The diagnosis of amebic liver abscess is sometimes difficult. In areas of endemic infection or when there is a history of travel to such places, amebic abscess should be suspected in patients with spiking fever, weight loss, and abdominal pain in the upper right quadrant or epigastrium and in patients with tenderness in the liver area. The presence of leukocytosis, a high alkaline phosphatase level, and an elevated right diaphragm suggest a hepatic abscess. The diagnosis is confirmed by ultrasonography or by computed tomography (CT) scans. The CT scan is the most precise method for identifying hepatic abscesses, especially when they are small, and following intravenous injection of contrasting agents, it is of great value in the differential diagnosis of other focal lesions of the liver (
144). The high cost of this method, however, limits its use to cases when there are doubts about the diagnosis.
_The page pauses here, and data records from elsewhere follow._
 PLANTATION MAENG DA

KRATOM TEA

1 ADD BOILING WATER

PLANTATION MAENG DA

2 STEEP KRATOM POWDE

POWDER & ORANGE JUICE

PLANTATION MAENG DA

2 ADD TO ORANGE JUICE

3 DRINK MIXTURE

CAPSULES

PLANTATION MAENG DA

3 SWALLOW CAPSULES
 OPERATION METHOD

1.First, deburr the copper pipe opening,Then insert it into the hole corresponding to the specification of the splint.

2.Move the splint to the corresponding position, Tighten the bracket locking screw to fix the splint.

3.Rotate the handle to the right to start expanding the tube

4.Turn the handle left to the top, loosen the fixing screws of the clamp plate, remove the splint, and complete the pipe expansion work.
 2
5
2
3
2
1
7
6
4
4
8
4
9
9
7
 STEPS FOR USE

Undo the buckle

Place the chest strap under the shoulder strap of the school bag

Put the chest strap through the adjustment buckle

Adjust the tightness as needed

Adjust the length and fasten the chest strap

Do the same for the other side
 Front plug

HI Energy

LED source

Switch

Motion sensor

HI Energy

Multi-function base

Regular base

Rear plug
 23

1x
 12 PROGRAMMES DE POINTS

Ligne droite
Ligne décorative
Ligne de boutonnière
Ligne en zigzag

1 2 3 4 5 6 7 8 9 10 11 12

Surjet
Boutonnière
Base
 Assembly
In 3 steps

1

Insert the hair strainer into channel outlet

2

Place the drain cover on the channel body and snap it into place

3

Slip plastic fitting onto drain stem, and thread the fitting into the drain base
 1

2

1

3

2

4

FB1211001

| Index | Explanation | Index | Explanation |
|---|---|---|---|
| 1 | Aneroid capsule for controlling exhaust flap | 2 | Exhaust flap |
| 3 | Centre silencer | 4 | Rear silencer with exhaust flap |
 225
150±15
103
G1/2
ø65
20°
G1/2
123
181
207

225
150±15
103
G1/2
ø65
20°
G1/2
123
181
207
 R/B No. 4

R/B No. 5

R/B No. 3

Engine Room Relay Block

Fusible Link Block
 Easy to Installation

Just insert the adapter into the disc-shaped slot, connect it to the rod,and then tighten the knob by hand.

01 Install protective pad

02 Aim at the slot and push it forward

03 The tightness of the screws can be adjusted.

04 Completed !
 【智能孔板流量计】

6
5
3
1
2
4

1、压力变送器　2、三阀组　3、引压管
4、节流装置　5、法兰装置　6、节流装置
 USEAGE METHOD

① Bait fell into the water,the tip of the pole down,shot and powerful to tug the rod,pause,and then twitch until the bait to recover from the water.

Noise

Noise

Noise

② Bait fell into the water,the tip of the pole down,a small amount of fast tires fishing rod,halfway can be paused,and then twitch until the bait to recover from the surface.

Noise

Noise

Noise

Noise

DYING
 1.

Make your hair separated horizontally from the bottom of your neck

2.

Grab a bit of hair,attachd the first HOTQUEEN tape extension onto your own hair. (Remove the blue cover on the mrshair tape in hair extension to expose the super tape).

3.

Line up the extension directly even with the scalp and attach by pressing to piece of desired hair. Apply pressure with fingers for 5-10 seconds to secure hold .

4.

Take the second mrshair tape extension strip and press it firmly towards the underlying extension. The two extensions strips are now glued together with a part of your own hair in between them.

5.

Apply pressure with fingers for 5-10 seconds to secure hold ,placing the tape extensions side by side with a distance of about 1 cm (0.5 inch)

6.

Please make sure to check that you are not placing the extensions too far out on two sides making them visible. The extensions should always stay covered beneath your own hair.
Serological tests for antiamebic antibodies are positive in approximately 75% of patients with invasive colonic amebiasis and in over 90% of patients with amebic liver abscesses. Of all tests available, the Centers for Disease Control and Prevention has chosen the enzyme immunoassay as its standard serological reference test for amebiasis. However, in areas of endemic infection, the high prevalence of antiamebic antibodies in the general population reduces the usefulness of serological tests for diagnosis (reviewed in reference
89).
The powerful lytic activity of E. histolytica, for which the parasite was named, has inspired a variety of approaches aimed at understanding the pathogenesis of invasive amebiasis. Most studies have focused on a single factor in an attempt to dissect the multiple mechanisms used by the parasite that ultimately result in tissue destruction. The aim of the present review is to provide an overview of the pathological lesions of human intestinal amebiasis and to discuss recent advances in the study of the molecular mechanisms of amebic pathogenicity.